If I were Bitfi
(Disclaimer: I am with HackerOne’s community team. I don’t want to bury the lede on that in any way, as H1 does come into this story.)
If you’ve been on Twitter in the past two months and live in the security world, chances are good that you’ve seen the fighting around Bitfi. A short summary for those who missed it:
- Bitfi launched a hardware wallet for cryptocurrency
- They subsequently launched a $250k reward for it to be hacked, claiming it to be unhackable, the “Bitfi Bounty”
- Numerous researchers successfully hacked the device, to varying degrees
- Harassing tweets and threats were made by Bitfi employees against these researchers, when they attempted to claim the reward
- Bitfi subsequently pulled the reward and rescinded the unhackable claim, as well as signaling their intention to launch a HackerOne bug bounty
- They also hired a head of security, who subsequently quit the next day, then rejoined pending action being taken regarding some of the less savory points here
This summary misses a lot of the details, but it hits on the key points. As both a security researcher and someone whose day-to-day tasks are centered around empowering our community, there’s a lot here which concerns me.
For this post, I’m going to put myself in Bitfi’s shoes and discuss what I would do from here, if I were in their position. I’m writing this in hopes of being useful to Bitfi and other folks who find themselves in situations like these. I don’t have any inside information and it’s possible that I’m missing the thread in various ways. Your mileage may vary.
#1 Adopt a code of conduct for employees and contractors
This would be my first action. Harassment, threats, and intimidation of anyone is unacceptable and should be codified as such. I understand that it can be frustrating to be on the receiving end of hateful tweets, emails, etc – I’ve received more than my fair share over the years – but 1) this shouldn’t be responded to in kind, and 2) this especially shouldn’t be used as an excuse to lash out against folks who are not being hateful or abusive.
#2 Pay the researchers
I would pay the first team to successfully perform a full hack of the device (in this case, I think that a cold boot attack well past exceeds this) the $250k reward. No, they didn’t extract the coins from the wallet, but they thoroughly demonstrated its security flaws. In order to have any kind of trust from the community, this is necessary.
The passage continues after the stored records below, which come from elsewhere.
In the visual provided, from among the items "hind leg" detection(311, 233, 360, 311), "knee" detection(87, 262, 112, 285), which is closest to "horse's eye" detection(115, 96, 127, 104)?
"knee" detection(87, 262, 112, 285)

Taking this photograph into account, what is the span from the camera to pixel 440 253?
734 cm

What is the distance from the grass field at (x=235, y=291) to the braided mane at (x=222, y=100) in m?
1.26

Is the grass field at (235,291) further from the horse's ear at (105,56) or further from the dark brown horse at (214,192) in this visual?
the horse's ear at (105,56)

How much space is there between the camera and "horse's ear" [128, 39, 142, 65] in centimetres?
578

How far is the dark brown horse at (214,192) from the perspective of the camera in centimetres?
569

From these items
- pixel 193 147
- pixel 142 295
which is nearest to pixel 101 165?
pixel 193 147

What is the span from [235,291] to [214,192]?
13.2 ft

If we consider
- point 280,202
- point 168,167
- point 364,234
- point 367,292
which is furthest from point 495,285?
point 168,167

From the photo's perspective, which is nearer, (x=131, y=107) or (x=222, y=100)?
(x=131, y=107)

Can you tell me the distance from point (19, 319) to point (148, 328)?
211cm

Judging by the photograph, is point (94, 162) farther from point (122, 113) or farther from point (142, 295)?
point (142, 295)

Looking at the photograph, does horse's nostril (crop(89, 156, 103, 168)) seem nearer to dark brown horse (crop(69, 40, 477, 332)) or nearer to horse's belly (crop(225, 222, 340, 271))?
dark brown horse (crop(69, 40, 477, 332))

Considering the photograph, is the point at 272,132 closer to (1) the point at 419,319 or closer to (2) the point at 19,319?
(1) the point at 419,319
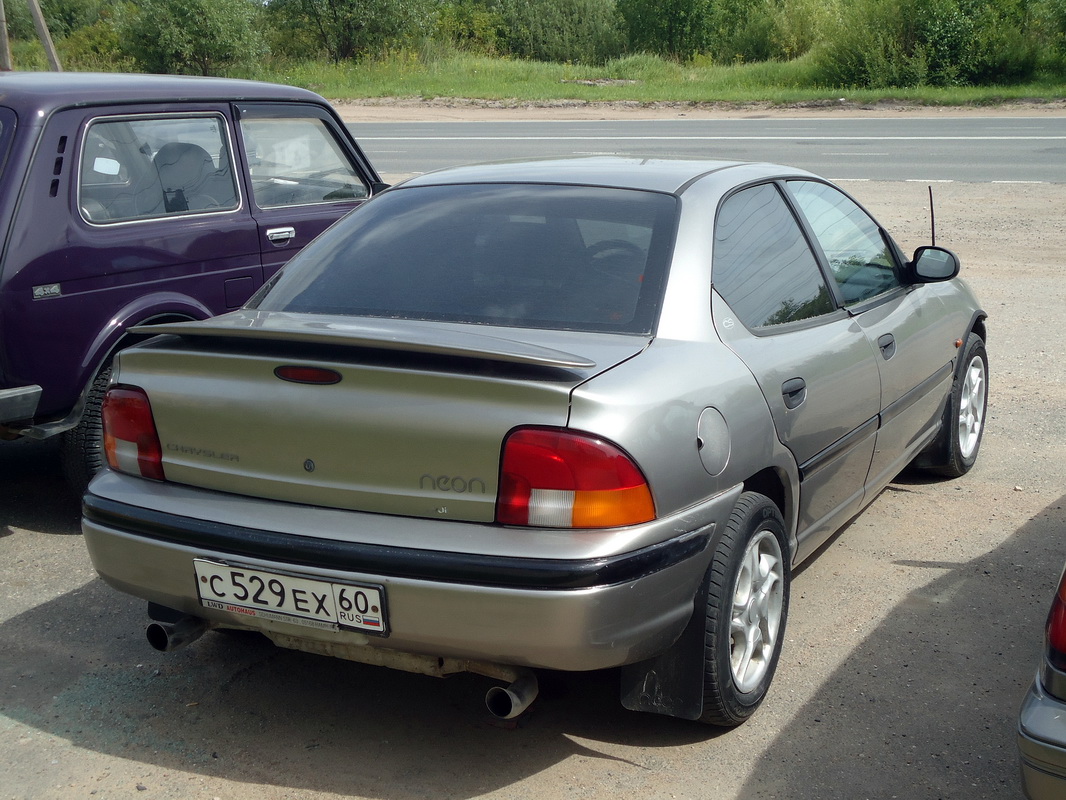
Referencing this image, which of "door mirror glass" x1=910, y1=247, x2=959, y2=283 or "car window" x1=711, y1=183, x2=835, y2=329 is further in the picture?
"door mirror glass" x1=910, y1=247, x2=959, y2=283

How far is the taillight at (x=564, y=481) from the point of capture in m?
2.62

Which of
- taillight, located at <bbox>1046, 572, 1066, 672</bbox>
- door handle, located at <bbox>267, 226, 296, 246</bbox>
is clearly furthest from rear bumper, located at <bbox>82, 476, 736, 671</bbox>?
door handle, located at <bbox>267, 226, 296, 246</bbox>

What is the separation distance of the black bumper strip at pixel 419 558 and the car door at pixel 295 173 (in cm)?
285

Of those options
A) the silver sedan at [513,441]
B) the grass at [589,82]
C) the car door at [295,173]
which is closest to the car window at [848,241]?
the silver sedan at [513,441]

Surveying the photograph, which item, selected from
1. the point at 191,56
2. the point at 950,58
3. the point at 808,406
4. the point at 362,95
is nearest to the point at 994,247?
the point at 808,406

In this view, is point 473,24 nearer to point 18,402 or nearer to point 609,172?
point 18,402

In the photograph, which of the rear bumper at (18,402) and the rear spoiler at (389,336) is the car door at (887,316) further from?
the rear bumper at (18,402)

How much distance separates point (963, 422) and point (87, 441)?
406 cm

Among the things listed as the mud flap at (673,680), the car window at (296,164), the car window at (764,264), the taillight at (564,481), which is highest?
the car window at (296,164)

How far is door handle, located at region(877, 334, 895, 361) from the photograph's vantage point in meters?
4.12

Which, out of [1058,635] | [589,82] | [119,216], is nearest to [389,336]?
[1058,635]

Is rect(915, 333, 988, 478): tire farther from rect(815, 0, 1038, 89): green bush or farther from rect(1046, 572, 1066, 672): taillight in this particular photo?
rect(815, 0, 1038, 89): green bush

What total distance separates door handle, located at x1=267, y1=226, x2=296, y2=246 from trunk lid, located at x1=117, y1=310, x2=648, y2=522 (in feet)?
8.36

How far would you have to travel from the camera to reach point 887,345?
4176 mm
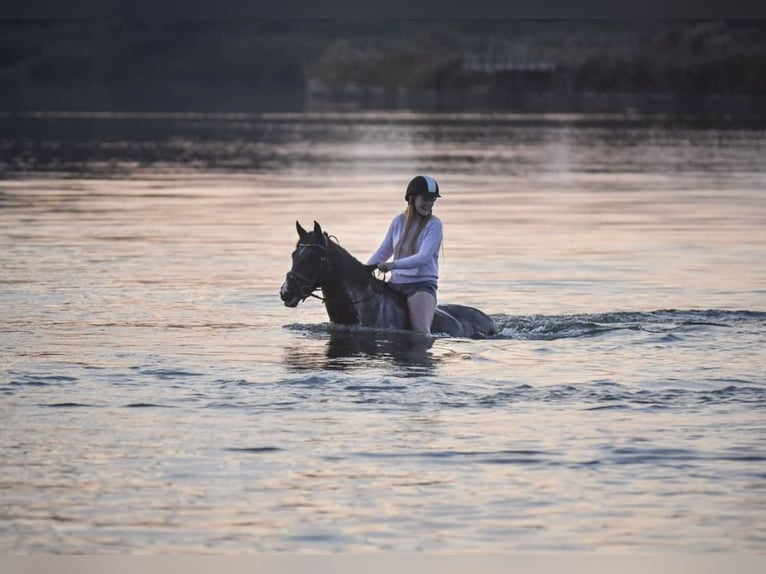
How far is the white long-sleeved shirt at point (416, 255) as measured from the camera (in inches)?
588

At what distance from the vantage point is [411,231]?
592 inches

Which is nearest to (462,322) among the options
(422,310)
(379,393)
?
(422,310)

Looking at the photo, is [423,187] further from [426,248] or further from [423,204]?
[426,248]

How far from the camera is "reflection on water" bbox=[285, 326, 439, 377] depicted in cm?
1409

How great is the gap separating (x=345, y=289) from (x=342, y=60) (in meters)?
111

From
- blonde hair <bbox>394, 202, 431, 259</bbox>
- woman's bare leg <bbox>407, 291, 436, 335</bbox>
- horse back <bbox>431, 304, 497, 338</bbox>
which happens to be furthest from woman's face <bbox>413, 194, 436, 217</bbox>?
horse back <bbox>431, 304, 497, 338</bbox>

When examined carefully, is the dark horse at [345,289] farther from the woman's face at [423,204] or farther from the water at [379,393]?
the woman's face at [423,204]

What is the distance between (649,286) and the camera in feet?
67.8

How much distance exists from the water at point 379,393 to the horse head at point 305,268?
1.76ft

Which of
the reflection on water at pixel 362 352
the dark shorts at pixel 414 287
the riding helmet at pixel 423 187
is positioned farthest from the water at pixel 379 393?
the riding helmet at pixel 423 187

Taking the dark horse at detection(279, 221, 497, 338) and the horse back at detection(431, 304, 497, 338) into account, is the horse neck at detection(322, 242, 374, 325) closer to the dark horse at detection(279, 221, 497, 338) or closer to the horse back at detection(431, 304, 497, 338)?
the dark horse at detection(279, 221, 497, 338)

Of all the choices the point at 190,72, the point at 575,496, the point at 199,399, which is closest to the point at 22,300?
the point at 199,399

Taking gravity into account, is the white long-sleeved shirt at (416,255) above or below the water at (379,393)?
above

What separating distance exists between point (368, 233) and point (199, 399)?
14.6 m
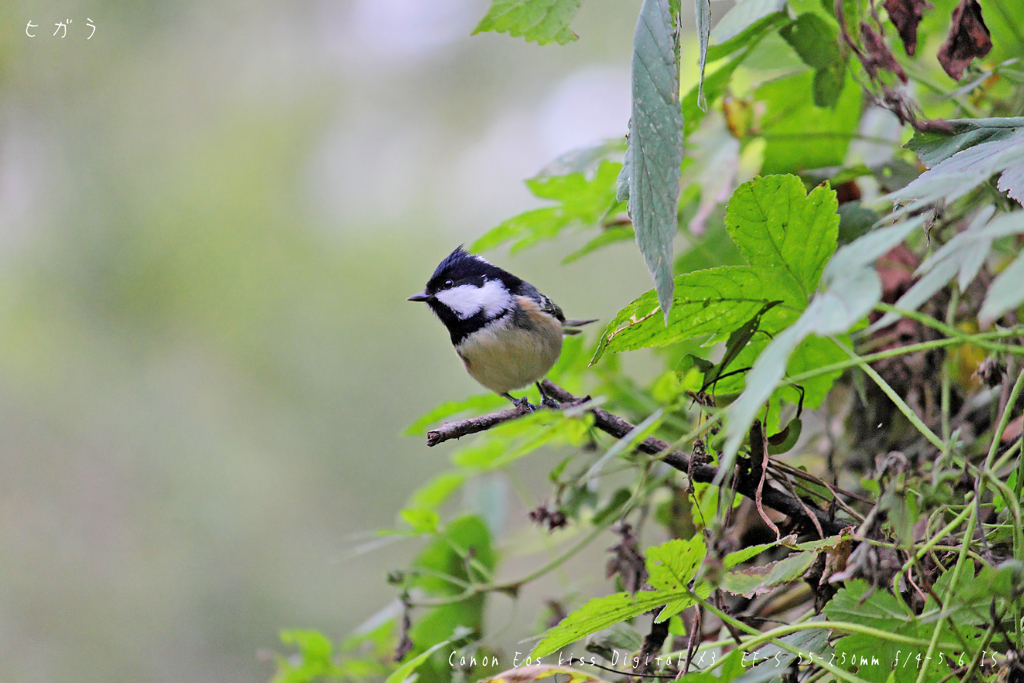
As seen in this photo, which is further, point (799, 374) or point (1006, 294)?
point (799, 374)

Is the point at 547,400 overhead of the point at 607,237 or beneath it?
beneath

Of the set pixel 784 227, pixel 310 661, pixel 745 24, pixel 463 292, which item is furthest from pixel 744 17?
pixel 310 661

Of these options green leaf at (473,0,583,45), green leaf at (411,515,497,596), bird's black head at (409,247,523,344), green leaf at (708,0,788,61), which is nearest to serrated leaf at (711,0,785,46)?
green leaf at (708,0,788,61)

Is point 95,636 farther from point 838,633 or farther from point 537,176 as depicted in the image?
point 838,633

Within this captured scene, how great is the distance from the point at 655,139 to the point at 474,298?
120 centimetres

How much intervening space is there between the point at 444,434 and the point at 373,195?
4.26 metres

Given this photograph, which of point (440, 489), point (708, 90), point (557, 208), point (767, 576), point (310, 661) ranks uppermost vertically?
point (708, 90)

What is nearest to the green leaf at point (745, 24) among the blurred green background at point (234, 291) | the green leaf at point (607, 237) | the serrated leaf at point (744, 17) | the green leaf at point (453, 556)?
the serrated leaf at point (744, 17)

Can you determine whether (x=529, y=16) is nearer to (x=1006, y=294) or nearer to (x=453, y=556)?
(x=1006, y=294)

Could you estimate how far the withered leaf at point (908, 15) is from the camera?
2.93 feet

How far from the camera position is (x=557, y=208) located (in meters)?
1.35

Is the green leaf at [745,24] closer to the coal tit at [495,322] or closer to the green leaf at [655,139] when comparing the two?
the green leaf at [655,139]

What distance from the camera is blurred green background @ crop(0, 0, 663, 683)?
3936mm

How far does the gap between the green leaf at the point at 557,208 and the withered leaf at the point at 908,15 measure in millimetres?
502
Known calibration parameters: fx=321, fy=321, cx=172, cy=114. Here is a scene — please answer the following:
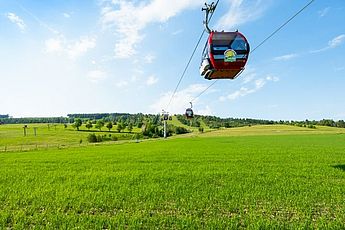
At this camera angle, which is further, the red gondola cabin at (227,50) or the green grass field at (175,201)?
the red gondola cabin at (227,50)

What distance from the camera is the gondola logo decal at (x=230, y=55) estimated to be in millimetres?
15719

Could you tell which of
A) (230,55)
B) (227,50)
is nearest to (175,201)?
(230,55)

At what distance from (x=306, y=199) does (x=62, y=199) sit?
956 centimetres

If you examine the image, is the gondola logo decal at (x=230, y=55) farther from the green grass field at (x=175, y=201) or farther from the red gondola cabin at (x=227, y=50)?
the green grass field at (x=175, y=201)

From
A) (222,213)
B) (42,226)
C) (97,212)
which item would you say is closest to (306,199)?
(222,213)

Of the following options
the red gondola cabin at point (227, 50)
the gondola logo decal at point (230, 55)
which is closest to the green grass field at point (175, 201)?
the red gondola cabin at point (227, 50)

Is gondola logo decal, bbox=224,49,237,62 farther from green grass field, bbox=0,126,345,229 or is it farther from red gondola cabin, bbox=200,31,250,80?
green grass field, bbox=0,126,345,229

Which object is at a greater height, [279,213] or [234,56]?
[234,56]

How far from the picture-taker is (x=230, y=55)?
15773 millimetres

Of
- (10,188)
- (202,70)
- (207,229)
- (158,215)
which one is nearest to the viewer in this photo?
(207,229)

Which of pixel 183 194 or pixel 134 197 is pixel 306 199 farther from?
pixel 134 197

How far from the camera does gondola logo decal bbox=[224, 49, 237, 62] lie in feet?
51.6

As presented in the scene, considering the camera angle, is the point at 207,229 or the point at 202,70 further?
the point at 202,70

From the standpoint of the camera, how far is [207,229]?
8.72 m
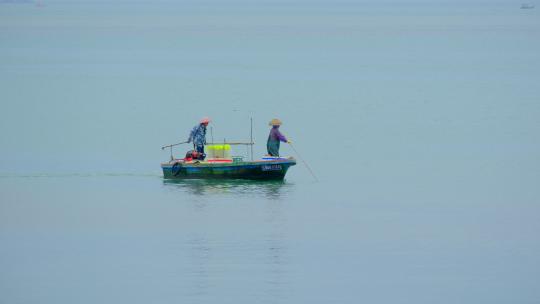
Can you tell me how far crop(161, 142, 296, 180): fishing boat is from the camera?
32625 mm

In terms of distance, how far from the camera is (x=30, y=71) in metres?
82.1

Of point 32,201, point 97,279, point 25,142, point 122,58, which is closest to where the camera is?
point 97,279

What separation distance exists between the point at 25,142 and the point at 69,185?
10005 millimetres

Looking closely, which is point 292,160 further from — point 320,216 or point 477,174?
point 477,174

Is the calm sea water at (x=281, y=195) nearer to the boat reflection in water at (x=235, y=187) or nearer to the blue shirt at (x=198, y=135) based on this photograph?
the boat reflection in water at (x=235, y=187)

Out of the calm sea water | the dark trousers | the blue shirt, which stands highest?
the blue shirt

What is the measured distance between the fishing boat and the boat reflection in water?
0.13 meters

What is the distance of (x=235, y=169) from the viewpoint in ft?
107

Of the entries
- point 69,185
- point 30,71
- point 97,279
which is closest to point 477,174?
point 69,185

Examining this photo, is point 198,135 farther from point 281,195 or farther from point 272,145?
point 281,195

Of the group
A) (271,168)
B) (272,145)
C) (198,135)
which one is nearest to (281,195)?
(271,168)

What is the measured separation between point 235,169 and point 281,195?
1.36 meters

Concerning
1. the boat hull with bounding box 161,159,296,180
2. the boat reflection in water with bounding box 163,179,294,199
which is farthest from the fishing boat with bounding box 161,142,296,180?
the boat reflection in water with bounding box 163,179,294,199

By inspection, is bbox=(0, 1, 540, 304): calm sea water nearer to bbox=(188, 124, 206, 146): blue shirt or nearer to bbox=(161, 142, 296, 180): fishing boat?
bbox=(161, 142, 296, 180): fishing boat
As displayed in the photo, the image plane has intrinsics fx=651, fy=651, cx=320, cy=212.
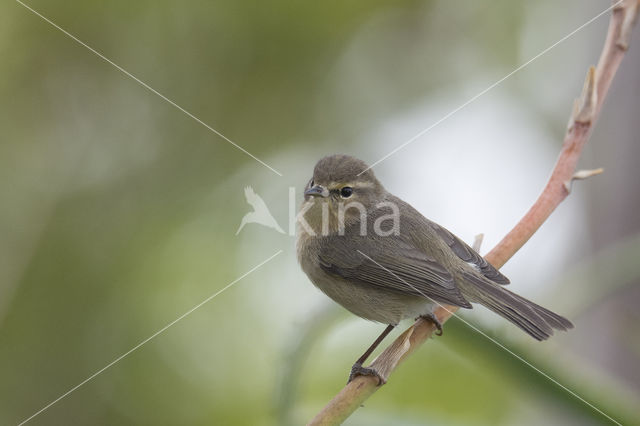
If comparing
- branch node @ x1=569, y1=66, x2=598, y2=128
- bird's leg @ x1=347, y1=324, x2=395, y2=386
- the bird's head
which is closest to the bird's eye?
the bird's head

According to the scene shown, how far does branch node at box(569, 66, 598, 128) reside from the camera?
1631mm

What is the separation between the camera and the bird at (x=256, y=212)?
268 centimetres

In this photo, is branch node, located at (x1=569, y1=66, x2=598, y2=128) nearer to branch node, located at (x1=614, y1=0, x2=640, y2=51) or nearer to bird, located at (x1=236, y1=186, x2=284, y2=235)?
branch node, located at (x1=614, y1=0, x2=640, y2=51)

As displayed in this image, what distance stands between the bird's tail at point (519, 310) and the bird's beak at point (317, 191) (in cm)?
70

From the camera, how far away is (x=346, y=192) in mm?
2779

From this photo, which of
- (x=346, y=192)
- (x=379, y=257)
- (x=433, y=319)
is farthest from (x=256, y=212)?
(x=433, y=319)

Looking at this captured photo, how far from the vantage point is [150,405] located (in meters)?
2.42

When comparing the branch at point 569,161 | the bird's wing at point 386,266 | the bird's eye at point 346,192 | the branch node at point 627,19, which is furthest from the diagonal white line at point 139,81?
the branch node at point 627,19

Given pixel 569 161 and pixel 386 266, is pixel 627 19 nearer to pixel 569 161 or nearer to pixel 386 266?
pixel 569 161

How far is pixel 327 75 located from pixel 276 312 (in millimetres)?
1337

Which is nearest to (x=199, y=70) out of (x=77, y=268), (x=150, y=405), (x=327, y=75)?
(x=327, y=75)

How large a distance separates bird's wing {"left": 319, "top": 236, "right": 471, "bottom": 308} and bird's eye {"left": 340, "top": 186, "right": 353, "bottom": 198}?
0.63ft

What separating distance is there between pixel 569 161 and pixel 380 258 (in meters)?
1.13

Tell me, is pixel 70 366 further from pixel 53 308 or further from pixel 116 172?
pixel 116 172
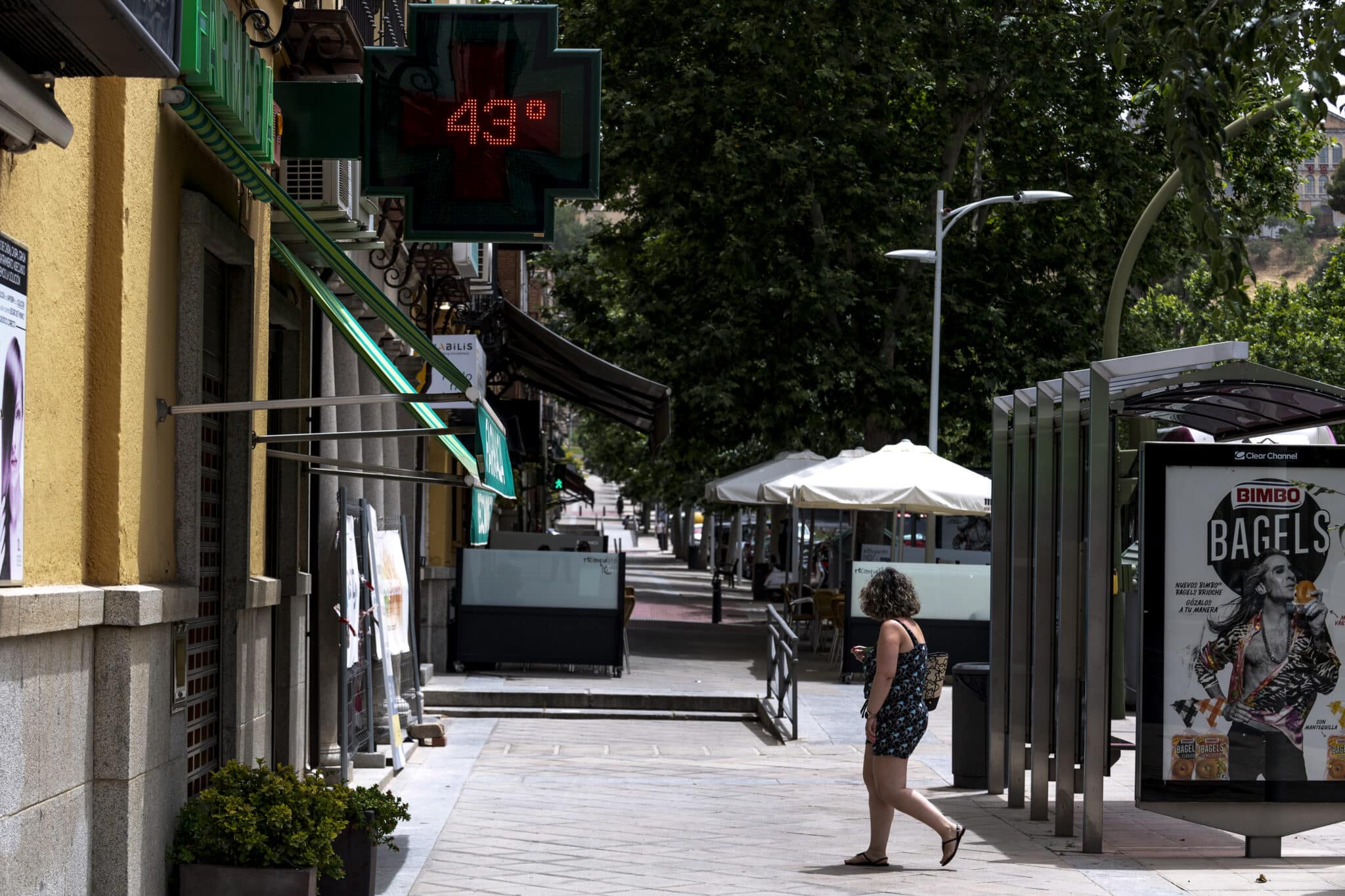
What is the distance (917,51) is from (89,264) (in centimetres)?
2413

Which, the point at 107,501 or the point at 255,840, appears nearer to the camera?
the point at 107,501

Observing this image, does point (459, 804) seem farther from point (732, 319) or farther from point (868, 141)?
point (868, 141)

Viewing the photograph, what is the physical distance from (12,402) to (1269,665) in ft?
22.3

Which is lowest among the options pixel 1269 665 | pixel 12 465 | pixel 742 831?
pixel 742 831

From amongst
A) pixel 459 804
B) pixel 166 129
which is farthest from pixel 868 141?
pixel 166 129

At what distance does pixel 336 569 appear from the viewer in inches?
459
#3 Define the new bounty program
The existing “Bitfi Bounty” has a clarity issue that we would need to resolve. You can run a security rewards program in one of two ways: bug bounty (rewarding researchers for finding bugs, typically paid by the severity assigned to said bugs) and security rewards (rewarding researchers for accomplishing a given task, e.g. getting root on a device). The latter is not what most people think of as a bug bounty program, and billing it as such can lead to confusion and resentment from the community at large. Both do have merits, however, and they should be weighed.
I would personally lean towards a traditional bug bounty program, if only for one reason: It’s open to the discovery of bugs and attack scenarios that haven’t been previously considered. If they don’t have a business impact of note, the severity for the bug will be low and the payout will be a rounding error anyway; if they do have a real business impact, the product becomes measurably more secure.
Regardless of the approach taken, we would need to codify this in a way that makes it clear to hackers what the goals and rewards of the program are.
#4 Issue an apology
Having (hopefully) resolved the conduct issues and having paid the researchers who successfully broke the device, I would issue a statement that includes the following:
An apology for the previous conduct of our employees and/or contractors
An assurance that our new code of conduct states that these actions are unacceptable and will be dealt with swiftly if they occur again
An explanation of how the new bug bounty program will work with researchers, rather than in opposition to them
I would then listen to the feedback given, no matter where it comes from. This can often by the hardest step, but it’s essential. There have clearly been mistakes made, but this is not an irredeemable situation. Regaining the trust of a community takes time, effort, and a willingness to be wrong and then fix it.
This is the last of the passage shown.